Dhaka, Bangladesh (BBN)– Bangladesh’s foreign exchange (forex) reserves crossed US$26-billion mark again on Thursday largely due to lower import-payment pressure on the economy, officials said.
The reserves of the international trading currency amounted to $26 billion on the day from $25.78 billion of the previous working day. It was $26.03 billion on August 17 last.
“The country’s forex reserves crossed $26 billion again mainly due to lower prices of commodities, particularly fuel oils, on the global market,” Kazi Sayedur Rahman, general manager of the Forex Reserve and Treasury Management Department of the Bangladesh Bank (BB), told BBN in Dhaka.
Mr Rahman also said the country will be able to settle more seven months’ import bills with the existing forex reserves.
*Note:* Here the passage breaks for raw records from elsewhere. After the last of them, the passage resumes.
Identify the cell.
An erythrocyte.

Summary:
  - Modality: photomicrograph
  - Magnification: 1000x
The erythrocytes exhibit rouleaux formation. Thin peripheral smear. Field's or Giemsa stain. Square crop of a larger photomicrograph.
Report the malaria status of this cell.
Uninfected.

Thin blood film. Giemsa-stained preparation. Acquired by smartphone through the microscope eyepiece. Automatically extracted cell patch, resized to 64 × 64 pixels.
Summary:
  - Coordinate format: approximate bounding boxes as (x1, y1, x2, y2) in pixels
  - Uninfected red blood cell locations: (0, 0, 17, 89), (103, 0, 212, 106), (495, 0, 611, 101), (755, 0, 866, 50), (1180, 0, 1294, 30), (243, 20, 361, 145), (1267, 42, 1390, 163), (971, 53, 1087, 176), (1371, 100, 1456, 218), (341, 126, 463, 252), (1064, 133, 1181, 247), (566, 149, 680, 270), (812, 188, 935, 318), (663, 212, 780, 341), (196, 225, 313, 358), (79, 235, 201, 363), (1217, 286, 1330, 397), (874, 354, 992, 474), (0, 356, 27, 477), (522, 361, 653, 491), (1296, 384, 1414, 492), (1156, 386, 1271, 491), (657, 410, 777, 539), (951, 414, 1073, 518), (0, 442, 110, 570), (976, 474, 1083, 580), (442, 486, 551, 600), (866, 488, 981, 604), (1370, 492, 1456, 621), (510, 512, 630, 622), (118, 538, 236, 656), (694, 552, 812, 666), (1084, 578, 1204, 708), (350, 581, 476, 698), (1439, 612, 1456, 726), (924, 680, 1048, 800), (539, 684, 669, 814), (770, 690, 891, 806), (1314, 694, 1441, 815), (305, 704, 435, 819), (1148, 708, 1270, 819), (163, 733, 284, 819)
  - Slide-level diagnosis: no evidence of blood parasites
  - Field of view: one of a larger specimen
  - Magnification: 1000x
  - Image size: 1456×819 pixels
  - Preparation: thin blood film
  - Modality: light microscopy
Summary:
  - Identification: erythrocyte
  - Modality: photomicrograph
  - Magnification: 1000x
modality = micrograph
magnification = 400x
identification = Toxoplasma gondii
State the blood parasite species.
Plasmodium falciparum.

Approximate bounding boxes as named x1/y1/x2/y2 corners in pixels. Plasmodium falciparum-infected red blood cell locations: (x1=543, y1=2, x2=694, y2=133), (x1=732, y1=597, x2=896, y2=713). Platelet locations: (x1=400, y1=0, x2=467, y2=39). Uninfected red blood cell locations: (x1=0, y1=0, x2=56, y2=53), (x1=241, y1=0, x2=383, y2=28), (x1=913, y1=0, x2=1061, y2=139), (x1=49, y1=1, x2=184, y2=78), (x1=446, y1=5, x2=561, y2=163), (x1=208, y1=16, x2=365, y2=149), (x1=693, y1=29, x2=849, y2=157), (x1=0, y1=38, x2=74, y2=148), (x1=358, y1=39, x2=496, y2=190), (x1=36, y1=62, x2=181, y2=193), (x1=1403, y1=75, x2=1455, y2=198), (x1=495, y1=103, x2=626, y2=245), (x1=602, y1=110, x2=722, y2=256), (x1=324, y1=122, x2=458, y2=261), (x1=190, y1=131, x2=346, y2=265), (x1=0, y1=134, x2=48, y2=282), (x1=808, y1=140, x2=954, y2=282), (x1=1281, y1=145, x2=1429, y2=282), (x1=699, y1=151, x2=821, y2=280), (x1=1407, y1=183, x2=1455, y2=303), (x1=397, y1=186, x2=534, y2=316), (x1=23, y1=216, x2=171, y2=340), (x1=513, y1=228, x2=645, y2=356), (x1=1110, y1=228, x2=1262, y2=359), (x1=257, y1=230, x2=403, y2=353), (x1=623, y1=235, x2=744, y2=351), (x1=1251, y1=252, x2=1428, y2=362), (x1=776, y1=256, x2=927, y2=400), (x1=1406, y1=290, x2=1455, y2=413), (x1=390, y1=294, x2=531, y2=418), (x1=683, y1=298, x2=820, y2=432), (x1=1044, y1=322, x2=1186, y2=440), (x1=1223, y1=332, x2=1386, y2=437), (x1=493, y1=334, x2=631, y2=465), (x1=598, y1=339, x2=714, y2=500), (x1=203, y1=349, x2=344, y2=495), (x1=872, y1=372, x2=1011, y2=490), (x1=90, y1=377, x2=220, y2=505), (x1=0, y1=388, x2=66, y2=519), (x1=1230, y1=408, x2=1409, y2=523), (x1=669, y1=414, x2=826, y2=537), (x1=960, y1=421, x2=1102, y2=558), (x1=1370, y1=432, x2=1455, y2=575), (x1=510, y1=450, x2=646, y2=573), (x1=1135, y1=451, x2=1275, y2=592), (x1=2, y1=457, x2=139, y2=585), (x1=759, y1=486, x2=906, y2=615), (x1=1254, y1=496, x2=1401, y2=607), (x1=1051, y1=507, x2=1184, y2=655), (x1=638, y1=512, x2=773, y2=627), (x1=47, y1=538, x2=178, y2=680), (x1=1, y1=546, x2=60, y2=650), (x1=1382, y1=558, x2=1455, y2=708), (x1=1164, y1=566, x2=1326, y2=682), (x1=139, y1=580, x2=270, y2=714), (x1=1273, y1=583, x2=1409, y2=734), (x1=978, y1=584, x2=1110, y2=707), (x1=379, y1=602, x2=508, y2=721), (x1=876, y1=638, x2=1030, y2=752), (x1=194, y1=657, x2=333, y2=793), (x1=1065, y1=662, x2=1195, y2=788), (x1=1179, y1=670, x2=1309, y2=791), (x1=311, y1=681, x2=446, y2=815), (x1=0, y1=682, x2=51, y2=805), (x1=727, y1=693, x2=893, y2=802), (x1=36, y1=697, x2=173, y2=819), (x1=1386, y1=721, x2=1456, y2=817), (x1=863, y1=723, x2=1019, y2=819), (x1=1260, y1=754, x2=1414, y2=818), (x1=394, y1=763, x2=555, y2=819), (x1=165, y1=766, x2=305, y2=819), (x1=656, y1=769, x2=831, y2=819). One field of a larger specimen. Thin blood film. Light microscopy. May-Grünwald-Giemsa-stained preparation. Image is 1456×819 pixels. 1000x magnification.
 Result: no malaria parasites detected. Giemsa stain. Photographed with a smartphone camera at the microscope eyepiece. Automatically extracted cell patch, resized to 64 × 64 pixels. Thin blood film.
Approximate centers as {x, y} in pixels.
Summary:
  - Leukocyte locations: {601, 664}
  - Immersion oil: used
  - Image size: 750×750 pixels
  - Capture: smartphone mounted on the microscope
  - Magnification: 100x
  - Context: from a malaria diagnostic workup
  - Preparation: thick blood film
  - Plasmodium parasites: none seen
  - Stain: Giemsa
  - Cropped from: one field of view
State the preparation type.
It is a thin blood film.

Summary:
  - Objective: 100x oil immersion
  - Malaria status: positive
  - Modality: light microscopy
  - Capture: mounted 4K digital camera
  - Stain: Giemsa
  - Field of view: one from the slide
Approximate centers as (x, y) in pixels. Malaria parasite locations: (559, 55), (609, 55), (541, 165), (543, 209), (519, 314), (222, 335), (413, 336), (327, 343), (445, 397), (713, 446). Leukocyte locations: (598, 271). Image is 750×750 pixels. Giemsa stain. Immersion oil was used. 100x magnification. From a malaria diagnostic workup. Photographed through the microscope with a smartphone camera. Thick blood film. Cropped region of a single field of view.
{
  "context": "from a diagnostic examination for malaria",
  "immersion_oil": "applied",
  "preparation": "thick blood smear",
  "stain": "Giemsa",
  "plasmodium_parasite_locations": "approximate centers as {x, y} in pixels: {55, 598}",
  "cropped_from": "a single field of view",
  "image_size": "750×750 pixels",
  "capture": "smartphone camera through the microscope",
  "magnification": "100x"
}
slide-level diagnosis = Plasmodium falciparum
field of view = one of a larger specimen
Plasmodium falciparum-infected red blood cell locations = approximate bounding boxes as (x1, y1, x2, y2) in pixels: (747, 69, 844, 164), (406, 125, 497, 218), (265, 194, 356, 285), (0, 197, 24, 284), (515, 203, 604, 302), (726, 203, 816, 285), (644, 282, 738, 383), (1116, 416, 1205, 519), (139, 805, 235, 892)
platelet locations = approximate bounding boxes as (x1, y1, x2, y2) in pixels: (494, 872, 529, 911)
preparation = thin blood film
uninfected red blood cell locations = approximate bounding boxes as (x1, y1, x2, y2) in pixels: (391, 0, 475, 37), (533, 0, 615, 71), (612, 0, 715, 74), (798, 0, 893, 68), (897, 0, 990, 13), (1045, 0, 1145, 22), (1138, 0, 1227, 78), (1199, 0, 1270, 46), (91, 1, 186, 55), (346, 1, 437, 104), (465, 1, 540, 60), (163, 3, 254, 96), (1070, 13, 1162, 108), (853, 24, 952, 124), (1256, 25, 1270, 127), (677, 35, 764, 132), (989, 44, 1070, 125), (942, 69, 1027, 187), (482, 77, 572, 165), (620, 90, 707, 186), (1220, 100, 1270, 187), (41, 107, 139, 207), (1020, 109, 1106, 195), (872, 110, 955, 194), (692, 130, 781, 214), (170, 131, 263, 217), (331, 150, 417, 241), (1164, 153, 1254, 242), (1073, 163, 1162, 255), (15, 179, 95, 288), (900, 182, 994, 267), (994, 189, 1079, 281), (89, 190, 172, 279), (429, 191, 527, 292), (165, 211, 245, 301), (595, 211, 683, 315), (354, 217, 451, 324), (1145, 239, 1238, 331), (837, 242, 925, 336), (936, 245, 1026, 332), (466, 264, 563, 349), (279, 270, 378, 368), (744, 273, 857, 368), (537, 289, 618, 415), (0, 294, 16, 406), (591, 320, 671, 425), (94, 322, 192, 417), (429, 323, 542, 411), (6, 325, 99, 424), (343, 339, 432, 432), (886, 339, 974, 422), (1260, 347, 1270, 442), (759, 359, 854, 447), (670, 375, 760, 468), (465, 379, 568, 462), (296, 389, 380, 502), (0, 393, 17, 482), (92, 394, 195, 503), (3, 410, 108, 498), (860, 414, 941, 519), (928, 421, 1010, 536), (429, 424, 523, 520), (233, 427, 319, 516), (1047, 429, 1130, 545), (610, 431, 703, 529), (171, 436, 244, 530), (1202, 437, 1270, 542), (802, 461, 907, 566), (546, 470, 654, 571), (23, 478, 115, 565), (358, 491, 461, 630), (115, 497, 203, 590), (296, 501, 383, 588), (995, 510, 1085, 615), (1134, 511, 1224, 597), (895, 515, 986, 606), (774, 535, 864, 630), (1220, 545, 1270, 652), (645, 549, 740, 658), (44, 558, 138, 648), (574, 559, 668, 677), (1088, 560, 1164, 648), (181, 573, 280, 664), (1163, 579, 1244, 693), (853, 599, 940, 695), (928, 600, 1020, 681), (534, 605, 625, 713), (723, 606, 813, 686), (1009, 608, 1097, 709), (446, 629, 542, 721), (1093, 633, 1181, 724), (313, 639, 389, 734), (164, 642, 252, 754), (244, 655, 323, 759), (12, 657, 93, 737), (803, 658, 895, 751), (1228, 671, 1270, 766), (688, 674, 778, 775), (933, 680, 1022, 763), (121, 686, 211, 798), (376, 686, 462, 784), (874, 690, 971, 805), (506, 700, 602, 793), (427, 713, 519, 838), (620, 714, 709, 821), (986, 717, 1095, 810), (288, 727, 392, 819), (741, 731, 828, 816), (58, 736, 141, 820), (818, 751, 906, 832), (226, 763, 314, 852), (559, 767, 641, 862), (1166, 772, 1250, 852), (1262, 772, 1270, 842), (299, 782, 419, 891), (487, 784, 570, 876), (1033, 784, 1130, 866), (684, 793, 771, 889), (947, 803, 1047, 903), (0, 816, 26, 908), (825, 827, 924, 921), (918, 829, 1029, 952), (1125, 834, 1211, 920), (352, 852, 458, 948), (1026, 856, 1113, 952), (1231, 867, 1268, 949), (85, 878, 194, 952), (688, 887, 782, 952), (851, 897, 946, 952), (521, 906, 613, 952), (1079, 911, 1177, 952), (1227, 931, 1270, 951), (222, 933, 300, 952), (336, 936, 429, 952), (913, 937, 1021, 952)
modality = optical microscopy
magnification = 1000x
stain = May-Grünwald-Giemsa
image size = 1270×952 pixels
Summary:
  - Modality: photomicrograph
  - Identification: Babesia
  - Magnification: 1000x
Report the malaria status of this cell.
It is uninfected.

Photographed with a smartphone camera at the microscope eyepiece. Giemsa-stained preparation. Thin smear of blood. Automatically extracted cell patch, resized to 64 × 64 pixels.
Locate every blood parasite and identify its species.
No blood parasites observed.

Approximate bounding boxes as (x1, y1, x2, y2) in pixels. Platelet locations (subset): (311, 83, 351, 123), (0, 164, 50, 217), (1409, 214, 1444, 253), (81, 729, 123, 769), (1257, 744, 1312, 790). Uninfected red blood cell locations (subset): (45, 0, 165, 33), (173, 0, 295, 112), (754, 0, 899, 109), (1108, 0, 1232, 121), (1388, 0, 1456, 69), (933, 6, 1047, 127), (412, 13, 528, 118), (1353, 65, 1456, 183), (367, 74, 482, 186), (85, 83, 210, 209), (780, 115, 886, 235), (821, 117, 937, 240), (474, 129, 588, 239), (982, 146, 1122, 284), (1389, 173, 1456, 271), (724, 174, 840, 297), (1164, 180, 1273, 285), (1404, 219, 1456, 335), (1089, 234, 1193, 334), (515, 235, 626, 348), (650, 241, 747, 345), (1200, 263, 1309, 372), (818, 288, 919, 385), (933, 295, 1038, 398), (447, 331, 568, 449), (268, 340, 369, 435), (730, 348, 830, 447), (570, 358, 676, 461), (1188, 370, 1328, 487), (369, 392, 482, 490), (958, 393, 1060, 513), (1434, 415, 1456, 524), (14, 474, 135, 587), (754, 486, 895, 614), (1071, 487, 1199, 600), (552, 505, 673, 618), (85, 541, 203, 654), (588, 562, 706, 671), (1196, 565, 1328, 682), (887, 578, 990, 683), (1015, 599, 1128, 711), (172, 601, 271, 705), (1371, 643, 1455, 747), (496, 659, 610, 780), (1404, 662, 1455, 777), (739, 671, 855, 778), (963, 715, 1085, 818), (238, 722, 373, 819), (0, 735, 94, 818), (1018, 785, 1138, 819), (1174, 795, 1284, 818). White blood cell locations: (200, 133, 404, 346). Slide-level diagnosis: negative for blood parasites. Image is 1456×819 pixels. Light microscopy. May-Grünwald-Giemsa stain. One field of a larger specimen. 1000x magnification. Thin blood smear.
Steady growth of both export earnings and inward remittances has contributed to enhancing the country’s forex-reserve position, according to the central banker.
The country received $502 million as remittances between September 01 and September 11 from Bangladeshi nationals working abroad, according to the central bank’s latest statistics.
Besides, purchase of the US dollar from the commercial banks also added up to the reserves recently.
The central bank may continue buying of the US dollar from the banks in line with the market requirement,” another BB official hinted.

The BB has already purchasing of the US dollar from banks to help keep the inter-bank foreign exchange (forex) market stable amid increased inflow of foreign currencies ahead of the Eid-ul-Azha.